Salad and cream. Those are two words that just don’t go together. Would that be what we call salad dressing in the US?

Mayonnaise and MW manufactured for much of Southeast Asia is extremely sweet. I bought a jar of some white stuff labeled Mayonnaise and it is disgustingly sweet. It’s just this side of cake frosting.

Mayo shouldn’t have any sugar in it as far as I’m concerned. Miracle Whip’s nutrition label reports 1 gram of sugar for the 32 ouch jar. Mayonnaise nutrition labels in the west have zero sugar.

If I can’t find unsweetened mayo out here, I may have to try making my own.

That’s one gram per one-tablespoon (15 gram) serving.

OK, that explains it: the MW that I got is 16% sugar and either made in Singapore or Malaysia. Fuck that shit, in the bin it goes.

Coincidentally that’s what I bought.

However I can get Hellman’s and Kraft here which seem to taste fine.

Teacake most commercial mayo is coloured like Dulux Pure Brilliant White, whereas salad cream is notably yellow (I stand corrected on the green thing).

Oh right you are. I guess when it’s cut with so much vinegar it doesn’t taste that sweet, but more tangy.

The least sweet mayo I could find in Big C was 3%, but now I need to go back and see what their serving size is.

It doesn’t sound terribly hard, Pat; maybe even easy if you have a food processor.

Alton here does call for sugar.

There seems to be a distinct color difference to me between Heinz Salad Cream on the one hand and Hellman’s Mayonnaise and Kraft Miracle Whip on the other hand.

Home made is of course better than the jar. I don’t use sugar. As long as you’re using a food processor, a garlic clove is a nice addition.

There is no reason at all ever to put sugar in homemade mayo. If you’re making it into a dip, or making it cajun or something I can see that the additions might contain some sweetness but the mayo itself? No no no no. Goddamn it what is wrong with people? Including Alton.

I have both Heinz salad cream and Hellman’s mayonnaise in my fridge. I can assure you that they don’t even vaguely resemble each other in colour, texture, or taste. Totally different products.

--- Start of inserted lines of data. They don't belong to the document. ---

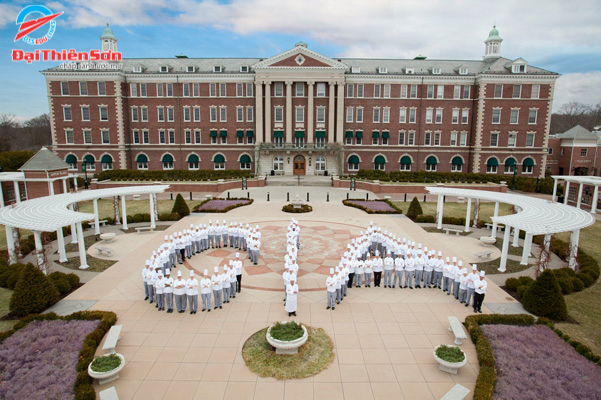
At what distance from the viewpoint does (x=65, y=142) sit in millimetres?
56750

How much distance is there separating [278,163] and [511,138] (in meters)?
35.6

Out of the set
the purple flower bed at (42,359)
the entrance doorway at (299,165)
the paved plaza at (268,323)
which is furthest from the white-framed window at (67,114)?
the purple flower bed at (42,359)

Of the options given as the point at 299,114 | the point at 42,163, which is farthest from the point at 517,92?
the point at 42,163

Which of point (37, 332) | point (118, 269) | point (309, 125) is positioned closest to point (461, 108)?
point (309, 125)

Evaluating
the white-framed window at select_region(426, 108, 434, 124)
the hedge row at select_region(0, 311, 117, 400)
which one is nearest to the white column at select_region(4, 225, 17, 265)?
the hedge row at select_region(0, 311, 117, 400)

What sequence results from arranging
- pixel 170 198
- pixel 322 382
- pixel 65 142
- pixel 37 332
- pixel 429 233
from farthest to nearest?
pixel 65 142 → pixel 170 198 → pixel 429 233 → pixel 37 332 → pixel 322 382

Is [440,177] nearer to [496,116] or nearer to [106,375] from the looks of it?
[496,116]

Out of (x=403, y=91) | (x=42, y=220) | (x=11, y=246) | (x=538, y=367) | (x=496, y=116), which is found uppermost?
(x=403, y=91)

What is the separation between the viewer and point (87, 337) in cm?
1197

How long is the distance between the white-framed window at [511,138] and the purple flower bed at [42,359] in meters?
59.8

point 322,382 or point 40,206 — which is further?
point 40,206

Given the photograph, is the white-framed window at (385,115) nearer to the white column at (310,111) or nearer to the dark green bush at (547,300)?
the white column at (310,111)

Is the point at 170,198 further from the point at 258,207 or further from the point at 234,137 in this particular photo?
the point at 234,137

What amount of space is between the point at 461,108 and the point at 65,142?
199 feet
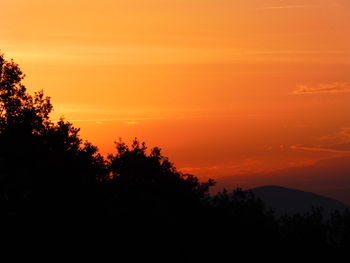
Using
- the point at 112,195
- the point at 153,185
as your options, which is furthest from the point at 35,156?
the point at 153,185

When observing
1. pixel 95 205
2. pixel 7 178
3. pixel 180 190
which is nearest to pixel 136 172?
pixel 180 190

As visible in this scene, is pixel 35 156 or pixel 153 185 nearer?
pixel 35 156

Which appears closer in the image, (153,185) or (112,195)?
(112,195)

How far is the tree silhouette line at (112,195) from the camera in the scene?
225 ft

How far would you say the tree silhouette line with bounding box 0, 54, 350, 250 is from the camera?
68500mm

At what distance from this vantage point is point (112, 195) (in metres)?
83.2

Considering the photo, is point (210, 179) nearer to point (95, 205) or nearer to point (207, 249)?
point (207, 249)

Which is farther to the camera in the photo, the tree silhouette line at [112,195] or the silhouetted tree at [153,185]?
the silhouetted tree at [153,185]

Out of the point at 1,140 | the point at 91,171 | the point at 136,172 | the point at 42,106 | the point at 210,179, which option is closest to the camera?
the point at 1,140

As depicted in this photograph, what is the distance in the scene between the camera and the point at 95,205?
7506 centimetres

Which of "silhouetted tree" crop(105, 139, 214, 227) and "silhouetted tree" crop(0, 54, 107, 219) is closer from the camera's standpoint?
"silhouetted tree" crop(0, 54, 107, 219)

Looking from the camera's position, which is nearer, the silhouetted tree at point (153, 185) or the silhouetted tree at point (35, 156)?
the silhouetted tree at point (35, 156)

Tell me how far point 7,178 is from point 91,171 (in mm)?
23178

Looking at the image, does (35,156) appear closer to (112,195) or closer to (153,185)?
(112,195)
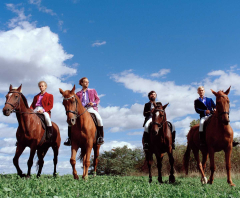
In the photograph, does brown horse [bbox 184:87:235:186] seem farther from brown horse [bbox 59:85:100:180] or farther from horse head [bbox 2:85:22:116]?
horse head [bbox 2:85:22:116]

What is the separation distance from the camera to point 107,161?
861 inches

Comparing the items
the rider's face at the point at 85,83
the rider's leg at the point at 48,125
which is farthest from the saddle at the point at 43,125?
the rider's face at the point at 85,83

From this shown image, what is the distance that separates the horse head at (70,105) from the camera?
8094mm

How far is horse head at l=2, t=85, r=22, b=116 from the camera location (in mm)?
8966

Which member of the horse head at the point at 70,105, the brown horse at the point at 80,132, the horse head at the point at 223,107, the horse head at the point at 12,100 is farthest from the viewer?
the horse head at the point at 12,100

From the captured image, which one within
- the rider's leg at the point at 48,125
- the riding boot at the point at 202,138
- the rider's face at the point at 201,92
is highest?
the rider's face at the point at 201,92

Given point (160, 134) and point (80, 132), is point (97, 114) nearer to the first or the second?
point (80, 132)

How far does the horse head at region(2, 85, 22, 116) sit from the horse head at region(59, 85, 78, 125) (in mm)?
2058

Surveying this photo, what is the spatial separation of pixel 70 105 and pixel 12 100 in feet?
8.15

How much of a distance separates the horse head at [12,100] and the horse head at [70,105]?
2058mm

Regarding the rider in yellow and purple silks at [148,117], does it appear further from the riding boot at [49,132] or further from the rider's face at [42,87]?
the rider's face at [42,87]

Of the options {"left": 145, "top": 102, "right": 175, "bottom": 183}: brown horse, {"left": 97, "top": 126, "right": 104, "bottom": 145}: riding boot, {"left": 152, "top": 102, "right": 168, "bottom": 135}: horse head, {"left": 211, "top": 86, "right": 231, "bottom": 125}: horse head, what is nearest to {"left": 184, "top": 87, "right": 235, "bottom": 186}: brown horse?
{"left": 211, "top": 86, "right": 231, "bottom": 125}: horse head

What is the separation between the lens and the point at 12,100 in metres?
9.19

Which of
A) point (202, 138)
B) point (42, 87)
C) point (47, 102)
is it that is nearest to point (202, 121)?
point (202, 138)
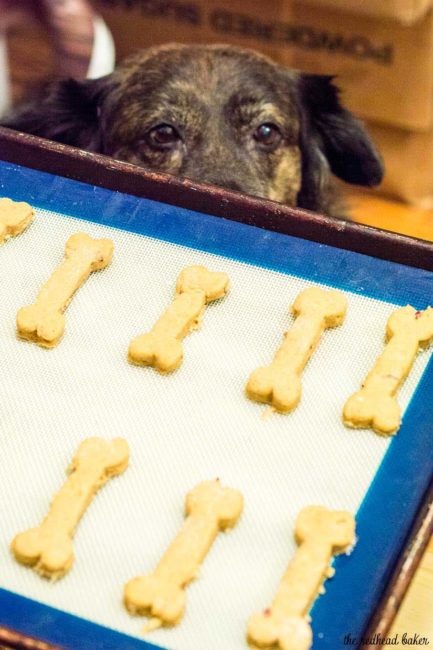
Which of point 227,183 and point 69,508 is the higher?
point 227,183

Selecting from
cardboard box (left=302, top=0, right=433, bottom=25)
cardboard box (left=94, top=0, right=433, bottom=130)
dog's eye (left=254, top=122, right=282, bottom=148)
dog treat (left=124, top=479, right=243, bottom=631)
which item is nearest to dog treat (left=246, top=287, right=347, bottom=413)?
dog treat (left=124, top=479, right=243, bottom=631)

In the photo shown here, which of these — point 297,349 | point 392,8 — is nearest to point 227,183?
point 297,349

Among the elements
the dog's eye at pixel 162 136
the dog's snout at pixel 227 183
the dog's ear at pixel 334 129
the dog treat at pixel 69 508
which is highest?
the dog's ear at pixel 334 129

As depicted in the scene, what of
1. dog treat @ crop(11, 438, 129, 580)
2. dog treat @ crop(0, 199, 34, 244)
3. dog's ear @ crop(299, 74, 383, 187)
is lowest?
dog treat @ crop(11, 438, 129, 580)

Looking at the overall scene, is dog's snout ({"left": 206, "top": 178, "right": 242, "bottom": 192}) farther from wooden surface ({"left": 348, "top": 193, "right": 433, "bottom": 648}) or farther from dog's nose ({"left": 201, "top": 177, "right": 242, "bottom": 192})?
wooden surface ({"left": 348, "top": 193, "right": 433, "bottom": 648})

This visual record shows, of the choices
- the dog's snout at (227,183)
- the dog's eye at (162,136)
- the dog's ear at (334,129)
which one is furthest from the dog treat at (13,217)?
the dog's ear at (334,129)

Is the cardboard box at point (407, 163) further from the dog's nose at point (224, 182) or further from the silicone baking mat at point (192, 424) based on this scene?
the silicone baking mat at point (192, 424)

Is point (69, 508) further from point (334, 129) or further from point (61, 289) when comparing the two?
point (334, 129)
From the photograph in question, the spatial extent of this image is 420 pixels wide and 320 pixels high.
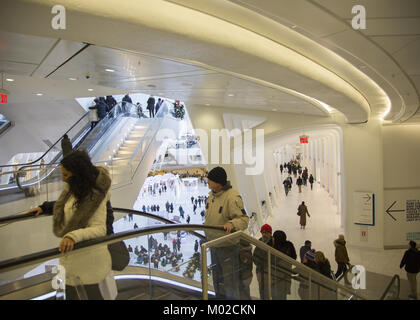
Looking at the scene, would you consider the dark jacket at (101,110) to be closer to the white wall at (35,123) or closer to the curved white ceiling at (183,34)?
the white wall at (35,123)

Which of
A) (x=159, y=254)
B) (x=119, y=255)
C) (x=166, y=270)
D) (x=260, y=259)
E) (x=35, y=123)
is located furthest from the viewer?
(x=35, y=123)

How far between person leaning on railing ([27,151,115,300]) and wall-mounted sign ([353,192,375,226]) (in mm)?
10015

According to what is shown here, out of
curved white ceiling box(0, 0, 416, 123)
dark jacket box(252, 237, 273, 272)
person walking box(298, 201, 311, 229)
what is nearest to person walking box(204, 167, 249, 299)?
dark jacket box(252, 237, 273, 272)

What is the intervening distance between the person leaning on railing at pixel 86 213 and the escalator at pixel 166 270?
4cm

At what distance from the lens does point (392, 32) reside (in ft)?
8.30

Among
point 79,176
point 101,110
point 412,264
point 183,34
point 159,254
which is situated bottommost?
point 412,264

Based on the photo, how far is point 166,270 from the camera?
3.08 m

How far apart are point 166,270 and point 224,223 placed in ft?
2.61

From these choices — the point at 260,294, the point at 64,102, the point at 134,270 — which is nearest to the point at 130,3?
the point at 134,270

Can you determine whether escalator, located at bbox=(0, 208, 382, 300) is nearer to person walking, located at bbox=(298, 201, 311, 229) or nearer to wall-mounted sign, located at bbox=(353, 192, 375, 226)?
wall-mounted sign, located at bbox=(353, 192, 375, 226)

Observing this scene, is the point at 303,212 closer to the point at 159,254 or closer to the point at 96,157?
the point at 96,157

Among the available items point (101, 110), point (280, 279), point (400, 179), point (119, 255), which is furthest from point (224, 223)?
point (101, 110)
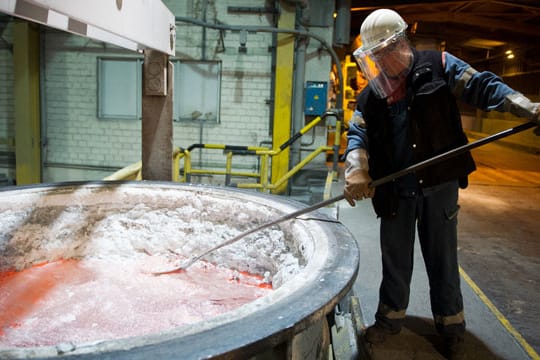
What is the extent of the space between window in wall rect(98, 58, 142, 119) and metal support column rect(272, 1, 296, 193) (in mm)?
2521

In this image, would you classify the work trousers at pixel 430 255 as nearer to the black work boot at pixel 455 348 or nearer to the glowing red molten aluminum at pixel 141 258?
the black work boot at pixel 455 348

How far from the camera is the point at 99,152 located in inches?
310

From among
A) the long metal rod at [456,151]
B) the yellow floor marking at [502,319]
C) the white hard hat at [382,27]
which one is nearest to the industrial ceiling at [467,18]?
the yellow floor marking at [502,319]

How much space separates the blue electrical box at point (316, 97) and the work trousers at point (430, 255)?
197 inches

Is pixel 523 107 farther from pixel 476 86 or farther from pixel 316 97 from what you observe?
pixel 316 97

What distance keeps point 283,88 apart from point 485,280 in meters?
4.85

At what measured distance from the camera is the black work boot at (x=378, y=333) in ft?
7.36

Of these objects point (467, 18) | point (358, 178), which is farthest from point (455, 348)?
point (467, 18)

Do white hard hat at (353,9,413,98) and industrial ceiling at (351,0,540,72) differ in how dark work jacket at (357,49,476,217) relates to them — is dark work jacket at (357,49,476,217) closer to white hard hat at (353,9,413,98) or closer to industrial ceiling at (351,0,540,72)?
white hard hat at (353,9,413,98)

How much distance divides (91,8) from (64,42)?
6801mm

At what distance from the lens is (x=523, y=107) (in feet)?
5.76

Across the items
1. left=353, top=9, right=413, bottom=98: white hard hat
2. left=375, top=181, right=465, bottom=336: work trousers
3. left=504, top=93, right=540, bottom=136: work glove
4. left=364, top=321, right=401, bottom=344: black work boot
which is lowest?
left=364, top=321, right=401, bottom=344: black work boot

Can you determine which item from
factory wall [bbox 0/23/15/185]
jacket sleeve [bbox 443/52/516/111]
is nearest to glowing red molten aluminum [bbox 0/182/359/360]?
jacket sleeve [bbox 443/52/516/111]

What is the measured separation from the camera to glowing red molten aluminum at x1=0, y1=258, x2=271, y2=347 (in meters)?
2.09
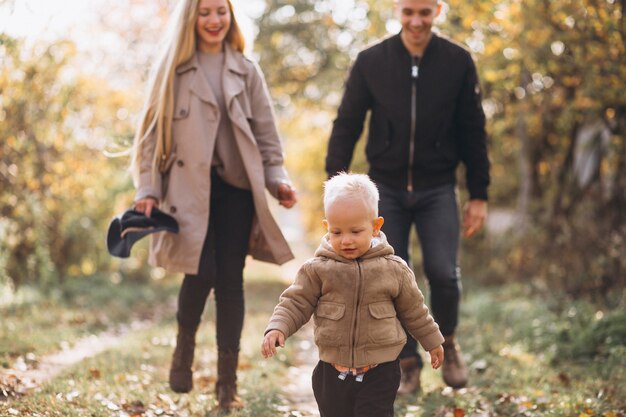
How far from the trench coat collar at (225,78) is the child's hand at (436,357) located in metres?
1.79

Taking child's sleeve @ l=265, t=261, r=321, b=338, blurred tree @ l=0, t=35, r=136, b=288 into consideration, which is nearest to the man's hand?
child's sleeve @ l=265, t=261, r=321, b=338

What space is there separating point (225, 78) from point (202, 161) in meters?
0.50

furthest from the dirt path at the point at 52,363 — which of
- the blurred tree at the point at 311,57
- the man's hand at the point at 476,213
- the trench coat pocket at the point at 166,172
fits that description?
the blurred tree at the point at 311,57

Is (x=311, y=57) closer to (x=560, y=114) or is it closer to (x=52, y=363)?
(x=560, y=114)

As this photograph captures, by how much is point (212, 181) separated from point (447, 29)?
5.04 meters

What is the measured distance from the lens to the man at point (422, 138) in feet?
14.8

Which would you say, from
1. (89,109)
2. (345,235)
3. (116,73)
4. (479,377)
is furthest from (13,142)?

Marshmallow? Hardly. The thing to remember is that while MW is used like mayonnaise, it isn’t mayonnaise. It was originally developed as a ‘spread’ that was cheaper than mayonnaise. The jars used to say it is ‘salad dressing’. Now the jars say ‘dressing’. MW is a condiment and a dressing, but it’s not mayonnaise.

I grew up on MW. It wasn’t until my late-teens that I was allowed to add mayonnaise the cart when we went to the market. I rarely buy MW now. I love it on avocados, and sometimes I get a hankering for a ‘kid’s sandwich’ – i.e., a sandwich like I had when I was a kid, like bologna and MW on soft Wonder bread. I haven’t had any in at least a year.

That said, it does seem to taste sweeter than I remember. But then many things seem to taste sweeter now than when I was young. ISTR reading that the tolerance for sweets declines as a person ages. (Now that I’ve typed that, I remember a story on NPR a couple of months ago where a study showed this.) So it may or may not be sweeter now, but I suspect it’s probably just a function of getting older.